So what variety of pho pronunciation have you encountered? Share your views with us with a comment below.

By the way if you need help with Vietnamese pronunciation or would like some guidance or even request help, head on over to read my post on "Pronunciation of Pho and Other Vietnamese Words and Phrases," and leave a request.

#3: Southern Vietnamese accent
#4: Northern Vietnamese accent

73 comments

  1. Richard 7 January, 2013 at 12:27 Reply

    The point is that it is written in Roman letters and it spells either ‘po’ or ‘fo’. Neither which is close to the actual pronunciation and is misleading.

  2. Cuong Huynh 7 January, 2013 at 13:03 Reply

    Richard: First off I want to say I appreciate your views and comments. The reality is, the proper spelling of the modern Vietnamese word for this dish is phở. For lack of any other way to do it, the “Westernized” version of it has been and will continue to be “pho” for some time to come. Many English speaking people don’t have a problem with it, while many others do.

    If your beef with all this is about the spelling versus pronunciation of pho, then consider a perspective on why it is so hard for many to learn to speak English: Words Are Not Always Pronounced The Way They Are Spelt. Talk about spelling vs. pronouncing! How the heck do you pronounce the gh as an f in the words cough, enough, laugh, rough, and tough is beyond many of us. Fortunately I do not have a problem learning English, but many of us Vietnamese did and still do. We just deal with it.

    Speaking of misleading, maybe it’s not misleading at all. The modern Vietnamese language has been converted from Chinese characters to alphabet under French colonial times. To borrow from Wikipedia for convenience’s sake, “Much of Vietnamese vocabulary has been borrowed from Chinese, and it formerly used a modified Chinese writing system and given vernacular pronunciation. As a byproduct of French colonial rule, Vietnamese was influenced by the French language; the Vietnamese alphabet (quốc ngữ) in use today is a Latin alphabet with additional diacritics for tones, and certain letters.” Source: Vietnamese language from Wikipedia. So please blame the French for this 😉 If the British had colonized Vietnam back then, we would probably have your “far” or “fah.”

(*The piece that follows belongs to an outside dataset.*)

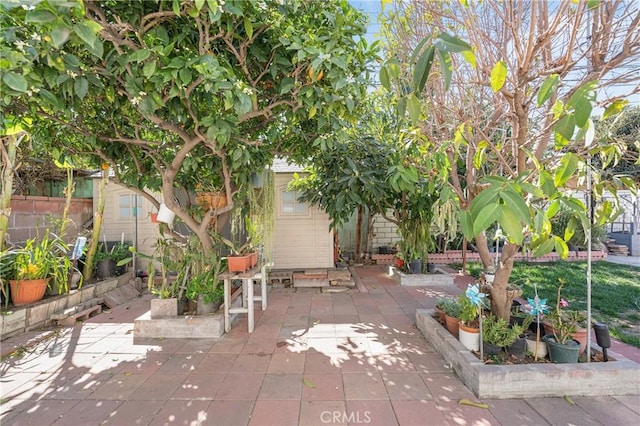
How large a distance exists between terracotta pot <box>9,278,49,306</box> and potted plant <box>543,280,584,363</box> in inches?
217

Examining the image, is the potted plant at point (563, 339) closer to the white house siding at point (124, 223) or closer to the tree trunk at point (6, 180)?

    By the way, I’ll just share another interesting and funny bit here. Vietnamese communists (at least those during and right after the Vietnam War) never liked the French, and they actually started using fở in place of phở. But really, that did not work well at all; beside the fact that we Viet just laughed at such attempt and would never use it that way, they were still using the Western alphabet and the French accent marks in fở.

  3. harry 21 June, 2013 at 17:00 Reply

    thanks for this, cuong. i absolutely love pho-the delicately sweet, aromatic broth, the razor thin slices of rare beef that cook in the broth as you eat them, the crunch from the bean sprouts and ground peanuts…such a delicious and healthy dish. i just had a bowl(as well as a couple of ‘summer’ springrolls with grilled pork) a few hours ago! After listening to your files, i will attempt to order properly next i pop in for lunch-no more ‘i’ll have # 33..’ thanks again!

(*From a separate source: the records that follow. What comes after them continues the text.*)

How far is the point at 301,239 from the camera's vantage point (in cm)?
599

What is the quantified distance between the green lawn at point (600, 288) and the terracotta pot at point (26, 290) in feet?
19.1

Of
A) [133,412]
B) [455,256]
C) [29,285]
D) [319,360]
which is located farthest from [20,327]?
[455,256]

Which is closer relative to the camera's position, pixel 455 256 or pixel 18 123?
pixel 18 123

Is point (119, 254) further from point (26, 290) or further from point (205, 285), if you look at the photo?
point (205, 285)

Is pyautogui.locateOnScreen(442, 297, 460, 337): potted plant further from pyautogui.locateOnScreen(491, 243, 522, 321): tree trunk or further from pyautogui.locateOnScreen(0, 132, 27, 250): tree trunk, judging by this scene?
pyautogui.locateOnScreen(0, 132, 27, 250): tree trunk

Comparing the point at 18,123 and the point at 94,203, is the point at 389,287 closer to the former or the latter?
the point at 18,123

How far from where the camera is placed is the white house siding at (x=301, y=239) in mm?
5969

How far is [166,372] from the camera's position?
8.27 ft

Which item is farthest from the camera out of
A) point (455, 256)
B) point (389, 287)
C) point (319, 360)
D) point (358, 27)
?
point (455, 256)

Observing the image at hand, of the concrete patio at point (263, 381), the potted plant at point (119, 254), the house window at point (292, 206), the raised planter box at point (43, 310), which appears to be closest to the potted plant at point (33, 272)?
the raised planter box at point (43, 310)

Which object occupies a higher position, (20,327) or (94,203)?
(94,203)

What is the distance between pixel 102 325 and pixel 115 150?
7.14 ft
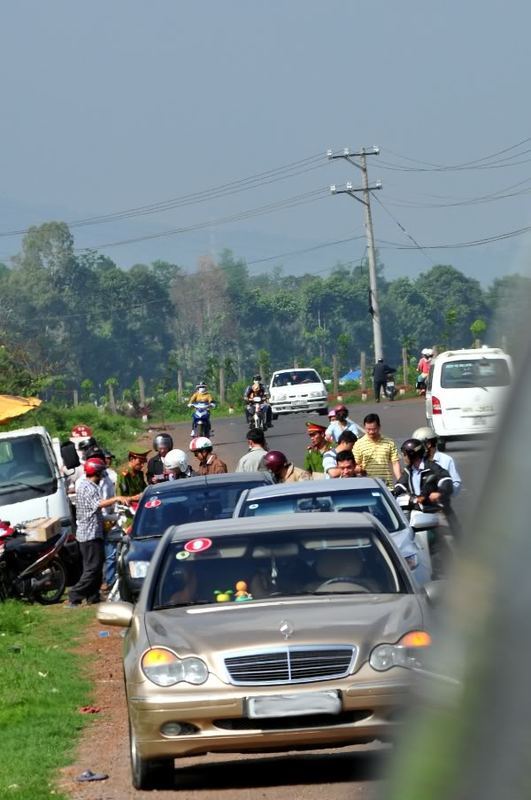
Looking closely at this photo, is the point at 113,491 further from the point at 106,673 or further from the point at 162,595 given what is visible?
the point at 162,595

  4. Cuong Huynh 21 June, 2013 at 19:14 Reply

    @harry: Very eloquent in describing your pho. And watch out, you may give your server a shock, as they’d never expect a Harry to order his pho speaking Vietnamese.

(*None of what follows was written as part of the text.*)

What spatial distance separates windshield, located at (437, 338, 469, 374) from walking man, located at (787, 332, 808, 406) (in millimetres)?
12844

  5. stop being so pretentious 16 January, 2014 at 14:32 Reply

    if you’re an american ordering this in america, it’s pronounced “foe” like Poe. anything else is pretentious and grating on the ears of any decent-minded people in the vicinity. anyone who says “fuh” or “fa” or whatever in the context of an English conversation is an awful human being. Dropping a heavily accented and culturally intoned word into a sentence spoken in a different language makes you a terrible person. people who say, “let’s go get some fuh” are just as bad as people who say, “let’s go get a burrrrrrito” (rolling their Rs like an idiot), especially when they’re from a culture different than the word they’re arrogantly trying to pronounce is from.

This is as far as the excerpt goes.